Orange foods are great protection from cancer, the new #1 Killer Disease that recently overtook the previous #1-Heart disease. (The American Heart Association)
1-2 # spaghetti squash-Beta Carotene
3 tbs. olive oil-Mono-unsaturated fat / antioxidant
Salt and black pepper
2 pints of cherry tomatoes-vitamin C and lycopene
2 tbs. chopped fresh garlic-Anti Cancer
1/4 cup vegetable broth
½ cup chopped onion
1-8 oz. container of mozzarella balls, cut up
¼ cup fresh basil-good for digestion
2 tbs. fresh chopped mint
Grated Parmesan cheese
Pre-heat oven to 375 degrees.
• Cut the squash in half horizontally. Rub it with 1 tbs. olive oil.
• Place squash halves, cut side down, in a large baking dish.
• Prick it all over with a fork.
• Meanwhile, place the tomatoes into a bowl and add the onion, remaining olive oil, garlic and salt to taste. Toss to coat.
- Place this mixture onto a baking pan and bake in the over with the squash for the last twenty minutes.
- Place the roasted tomatoes in a skillet, over low heat; smash them gently with the back of a fork. Shut off the heat and let them cool down a bit
- Add the mozzarella, basil & mint to the mix. Keep warm, but do not turn heat back on or over mix or the Mozzarella will melt and goo-up the dish.
- Bake for 40 minutes
- Using a fork, scrape out the pulp from the shell onto a serving plate.
- Top with tomato mixture and parmesan.
Tabbouleh with Quinoa & Kale (Reconstructed)
An Anti-inflammatory, twisted classic loaded with fiber and wholesome nutrition.

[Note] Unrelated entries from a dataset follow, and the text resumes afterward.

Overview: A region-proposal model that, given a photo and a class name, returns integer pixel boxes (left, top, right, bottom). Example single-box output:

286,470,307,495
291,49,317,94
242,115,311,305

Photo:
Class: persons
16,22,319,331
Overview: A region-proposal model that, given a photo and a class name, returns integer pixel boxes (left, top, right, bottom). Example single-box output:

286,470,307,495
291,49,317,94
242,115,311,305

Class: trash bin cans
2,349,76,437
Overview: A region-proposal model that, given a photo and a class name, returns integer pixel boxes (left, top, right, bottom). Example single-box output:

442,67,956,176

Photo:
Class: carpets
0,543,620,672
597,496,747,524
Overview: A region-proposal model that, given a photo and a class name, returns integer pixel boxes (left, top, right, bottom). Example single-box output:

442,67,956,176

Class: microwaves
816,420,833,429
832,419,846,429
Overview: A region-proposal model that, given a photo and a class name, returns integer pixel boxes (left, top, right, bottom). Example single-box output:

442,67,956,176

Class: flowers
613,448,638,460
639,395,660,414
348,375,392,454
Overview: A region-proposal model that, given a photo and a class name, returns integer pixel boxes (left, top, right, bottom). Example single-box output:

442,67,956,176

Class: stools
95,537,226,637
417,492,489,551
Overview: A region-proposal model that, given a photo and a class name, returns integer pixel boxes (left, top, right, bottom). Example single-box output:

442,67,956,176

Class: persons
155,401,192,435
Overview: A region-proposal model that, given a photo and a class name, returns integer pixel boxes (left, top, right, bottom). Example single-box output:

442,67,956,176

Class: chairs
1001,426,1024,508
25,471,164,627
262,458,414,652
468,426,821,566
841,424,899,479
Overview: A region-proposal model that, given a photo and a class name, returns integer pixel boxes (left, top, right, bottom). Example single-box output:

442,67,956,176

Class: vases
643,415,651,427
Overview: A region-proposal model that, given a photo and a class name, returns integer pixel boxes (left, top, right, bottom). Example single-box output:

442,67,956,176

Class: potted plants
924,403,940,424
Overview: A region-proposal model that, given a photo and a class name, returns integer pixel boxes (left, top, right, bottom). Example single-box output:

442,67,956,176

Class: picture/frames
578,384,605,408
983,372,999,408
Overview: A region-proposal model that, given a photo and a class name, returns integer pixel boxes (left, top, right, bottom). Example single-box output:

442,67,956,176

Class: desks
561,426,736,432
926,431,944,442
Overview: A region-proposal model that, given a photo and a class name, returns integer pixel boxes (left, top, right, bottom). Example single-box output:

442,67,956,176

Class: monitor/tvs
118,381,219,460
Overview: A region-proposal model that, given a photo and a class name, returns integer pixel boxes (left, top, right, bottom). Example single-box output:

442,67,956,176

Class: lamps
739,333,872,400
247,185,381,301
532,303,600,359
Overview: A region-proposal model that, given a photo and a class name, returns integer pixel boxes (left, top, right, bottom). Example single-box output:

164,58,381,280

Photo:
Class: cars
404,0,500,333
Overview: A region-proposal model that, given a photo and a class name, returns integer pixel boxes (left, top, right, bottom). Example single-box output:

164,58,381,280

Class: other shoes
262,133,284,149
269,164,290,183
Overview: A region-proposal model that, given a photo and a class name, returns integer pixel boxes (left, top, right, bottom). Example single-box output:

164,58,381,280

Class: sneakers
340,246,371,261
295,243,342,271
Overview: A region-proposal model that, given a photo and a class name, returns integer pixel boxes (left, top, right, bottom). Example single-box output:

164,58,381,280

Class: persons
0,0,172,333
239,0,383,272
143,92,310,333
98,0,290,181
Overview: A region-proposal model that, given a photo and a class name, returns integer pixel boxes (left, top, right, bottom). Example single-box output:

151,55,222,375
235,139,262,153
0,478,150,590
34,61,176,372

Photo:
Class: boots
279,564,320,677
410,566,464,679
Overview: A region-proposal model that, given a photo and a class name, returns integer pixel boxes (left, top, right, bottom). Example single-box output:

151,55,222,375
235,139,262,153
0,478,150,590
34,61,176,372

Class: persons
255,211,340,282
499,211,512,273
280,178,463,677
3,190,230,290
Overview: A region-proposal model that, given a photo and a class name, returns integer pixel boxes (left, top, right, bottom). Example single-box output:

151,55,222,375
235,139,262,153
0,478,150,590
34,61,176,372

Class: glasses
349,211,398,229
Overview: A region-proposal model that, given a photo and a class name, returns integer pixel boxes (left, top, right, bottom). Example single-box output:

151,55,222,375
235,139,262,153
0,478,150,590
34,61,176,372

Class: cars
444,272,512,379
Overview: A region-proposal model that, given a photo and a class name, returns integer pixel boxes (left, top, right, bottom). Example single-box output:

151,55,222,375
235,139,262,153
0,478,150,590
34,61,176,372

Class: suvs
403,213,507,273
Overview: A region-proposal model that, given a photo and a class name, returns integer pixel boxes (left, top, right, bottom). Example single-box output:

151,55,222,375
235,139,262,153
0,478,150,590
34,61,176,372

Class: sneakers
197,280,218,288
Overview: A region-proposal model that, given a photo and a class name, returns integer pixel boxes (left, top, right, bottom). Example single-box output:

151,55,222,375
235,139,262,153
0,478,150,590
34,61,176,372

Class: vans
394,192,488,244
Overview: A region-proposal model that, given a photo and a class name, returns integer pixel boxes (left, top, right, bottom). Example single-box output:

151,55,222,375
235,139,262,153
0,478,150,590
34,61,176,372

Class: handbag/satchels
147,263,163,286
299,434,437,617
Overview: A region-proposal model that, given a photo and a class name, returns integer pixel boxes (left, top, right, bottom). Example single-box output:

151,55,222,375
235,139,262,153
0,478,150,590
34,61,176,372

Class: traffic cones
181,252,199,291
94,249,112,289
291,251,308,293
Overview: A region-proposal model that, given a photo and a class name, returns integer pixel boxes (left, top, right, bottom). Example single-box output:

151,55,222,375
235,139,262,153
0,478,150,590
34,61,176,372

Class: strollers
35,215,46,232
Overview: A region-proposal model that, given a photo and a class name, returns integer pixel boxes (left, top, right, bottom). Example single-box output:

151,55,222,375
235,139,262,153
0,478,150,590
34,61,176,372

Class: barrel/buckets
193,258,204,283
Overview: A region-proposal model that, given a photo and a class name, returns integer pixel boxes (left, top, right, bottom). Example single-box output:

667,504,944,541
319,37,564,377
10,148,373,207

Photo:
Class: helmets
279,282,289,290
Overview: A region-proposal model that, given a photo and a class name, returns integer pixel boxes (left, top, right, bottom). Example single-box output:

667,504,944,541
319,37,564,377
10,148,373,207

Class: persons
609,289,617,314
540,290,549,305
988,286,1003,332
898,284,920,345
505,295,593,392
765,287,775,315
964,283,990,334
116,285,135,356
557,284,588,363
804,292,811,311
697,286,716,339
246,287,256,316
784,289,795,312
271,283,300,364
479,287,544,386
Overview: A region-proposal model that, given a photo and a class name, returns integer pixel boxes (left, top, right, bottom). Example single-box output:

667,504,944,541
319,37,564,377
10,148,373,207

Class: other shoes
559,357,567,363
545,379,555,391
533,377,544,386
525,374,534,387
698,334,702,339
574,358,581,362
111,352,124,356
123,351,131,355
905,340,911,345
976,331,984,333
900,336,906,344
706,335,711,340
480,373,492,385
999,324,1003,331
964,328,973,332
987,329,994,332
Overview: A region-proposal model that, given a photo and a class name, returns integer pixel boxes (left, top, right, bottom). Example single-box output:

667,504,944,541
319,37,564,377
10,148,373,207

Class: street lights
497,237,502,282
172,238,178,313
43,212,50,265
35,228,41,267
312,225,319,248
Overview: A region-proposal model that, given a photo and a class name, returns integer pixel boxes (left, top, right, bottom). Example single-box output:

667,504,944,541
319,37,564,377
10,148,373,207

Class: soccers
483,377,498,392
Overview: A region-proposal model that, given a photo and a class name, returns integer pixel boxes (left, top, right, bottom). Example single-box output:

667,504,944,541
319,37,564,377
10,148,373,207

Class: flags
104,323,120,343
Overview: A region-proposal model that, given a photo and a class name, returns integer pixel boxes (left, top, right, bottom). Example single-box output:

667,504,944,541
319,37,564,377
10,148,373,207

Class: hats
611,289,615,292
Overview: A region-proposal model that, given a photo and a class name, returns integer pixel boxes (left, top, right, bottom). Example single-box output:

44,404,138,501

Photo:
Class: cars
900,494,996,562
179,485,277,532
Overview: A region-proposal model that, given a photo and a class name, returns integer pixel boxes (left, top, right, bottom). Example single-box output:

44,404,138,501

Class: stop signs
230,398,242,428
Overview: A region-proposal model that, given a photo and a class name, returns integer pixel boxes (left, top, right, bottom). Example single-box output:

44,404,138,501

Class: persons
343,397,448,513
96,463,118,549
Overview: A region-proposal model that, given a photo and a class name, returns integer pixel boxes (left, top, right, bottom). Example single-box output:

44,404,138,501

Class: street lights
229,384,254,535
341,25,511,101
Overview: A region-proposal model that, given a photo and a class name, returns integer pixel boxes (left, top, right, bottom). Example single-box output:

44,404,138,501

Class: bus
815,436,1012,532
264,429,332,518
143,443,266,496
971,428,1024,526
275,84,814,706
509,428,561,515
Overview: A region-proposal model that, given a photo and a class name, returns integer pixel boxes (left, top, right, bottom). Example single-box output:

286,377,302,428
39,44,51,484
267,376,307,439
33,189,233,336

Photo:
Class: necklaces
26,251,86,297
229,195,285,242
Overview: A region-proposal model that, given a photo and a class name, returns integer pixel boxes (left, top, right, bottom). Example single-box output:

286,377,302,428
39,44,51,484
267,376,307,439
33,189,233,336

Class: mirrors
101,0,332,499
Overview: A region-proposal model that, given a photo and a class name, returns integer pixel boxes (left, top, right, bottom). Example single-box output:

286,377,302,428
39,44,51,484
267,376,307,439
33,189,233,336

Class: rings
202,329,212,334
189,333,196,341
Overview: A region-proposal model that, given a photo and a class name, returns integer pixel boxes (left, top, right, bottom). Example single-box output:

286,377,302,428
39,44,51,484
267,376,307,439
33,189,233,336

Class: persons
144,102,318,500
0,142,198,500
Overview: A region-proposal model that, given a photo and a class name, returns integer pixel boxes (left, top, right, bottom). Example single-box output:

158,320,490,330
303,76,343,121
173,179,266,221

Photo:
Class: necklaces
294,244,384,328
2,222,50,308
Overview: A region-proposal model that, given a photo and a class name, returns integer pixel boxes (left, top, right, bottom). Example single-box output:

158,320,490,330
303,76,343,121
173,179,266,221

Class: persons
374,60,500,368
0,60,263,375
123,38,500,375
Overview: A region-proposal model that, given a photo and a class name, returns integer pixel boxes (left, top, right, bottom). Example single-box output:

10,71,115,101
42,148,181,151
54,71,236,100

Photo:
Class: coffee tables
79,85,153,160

½ cup washed quinoa seed-Protein & FIBER
4 tbs. Extra Virgin olive oil-Anti-inflammatory
3 cups vegetable stock
2 tbs. ground flax or chia seed-FIBER
3 green onions, washed and chopped-Anti-cancer
3 garlic cloves, minced (Dry won’t cut it)-Anti-Cancer
3 cups washed, stemmed and finely chopped Kale
¾ cup mint, stemmed and chopped coarsely-Good digestion
4 tomatoes, diced-Vitamin C and lycopene
1 cucumber, skin on, diced-A, C, and FIBER
¼ cups lemon juice (Not from a bottle)-Alkaline and loaded with vitamin C
Sea salt and black pepper to taste
- Boil quinoa in water and olive oil for 10 minutes, pull off the fire, reserve and let reach room temperature. Do not overcook.
- Toss and fluff quinoa with all the remaining ingredients with a fork. Do not over mix and turn it into mush.